Ching-kun (CK) Yang (Yáng Qìngkūn)

Photo from the cover of Social Change in Contemporary China: C.K. Yang and the Concept of Institutional Diffusion, University of Pittsburgh Press, 2006.

Chinese American, Sociologist

Ch’ing-k’un (CK) Yang (Yáng Qìngkūn)

(1911-1999)

Also known as Ch’ing-K’un Yang; Qingkun Yang, C. K. Yang was a sociologist whose work contributed to scholarship about religious life in China as well as in Asian diaspora communities in the US. 

Born and raised in China, Yang received his BA and MA degrees in sociology from Yenching (Beijing) University, and his PhD in sociology from the University of Michigan (1939). Subsequently, he taught at several universities in the US (University of Washington, MIT, Harvard University) and China (Lingnan University, Zhongshan University). In 1953, he began teaching at the University of Pittsburgh, where he worked until his retirement in 1981. In retirement, he was instrumental in the development of sociological studies in Hong Kong and Mainland China.  

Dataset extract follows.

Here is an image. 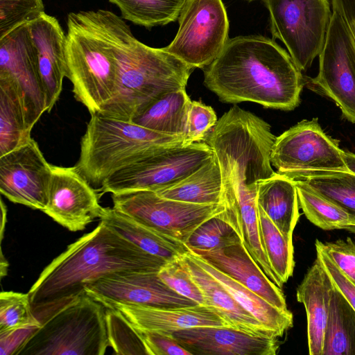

Yang was one of the leading experts in the study of Chinese society and culture, as well as folk religion. Early in his career, in the 1930s and 40s, Yang’s scholarship drew upon the sociological works of Robert Park (Chicago School) and Max Weber’s writing on Chinese religion. He would depart from their theories as he developed his more logical and analytic framework for understanding Chinese society and religion based on the solid fieldwork he conducted with his own family and in villages across China, as well as from his experience working in the Chinese American community as an editor of the Chinese Journal in New York in the 1940s. Yang’s groundbreaking analysis of social and religious life in China was a milestone in scholarship on Chinese culture and everyday life, introducing such concepts as “institutional religion” and “diffused religion.” He was respected by and influential to scholars of Chinese religion and society. While he wrote in English, all of his books have been translated and published in Chinese. He is also acclaimed for his pathbreaking contributions to the establishment of the Department of Sociology at the Chinese University of Hong Kong (1960s) and the re-establishment of sociological studies in China (in the early 1980s). Numerous memorial conferences and published collections have been organized in his honor.

Despite these accomplishments, Yang’s contribution to folkloristic studies of religion, and folklife in general, and the formation of Chinese and East Asian American diasporic identities more specifically, have not been appropriately recognized. His scholarship departed from those that framed a Western notion of “religion” in conflict with the local practice of “folk religion,” which contributed to distorted interpretations of the Eastern folk practices. Yang’s work continues to be significant and influential today. It provides an understanding of the spiritual life in diasporic Chinese communities that is fundamental to any examination of how folklore and folklife shape Chinese American identities through concepts of family and kinship, and the everyday practices of rituals, diets, and festivals. 

Research of particular significance to Folklore Studies:

Yang, C. K. Chinese Communist Society: The Family and the Village (1959).

———. Religion in Chinese Society: A Study of Contemporary Social Functions of Religion and Some of Their Historical Factors (1961).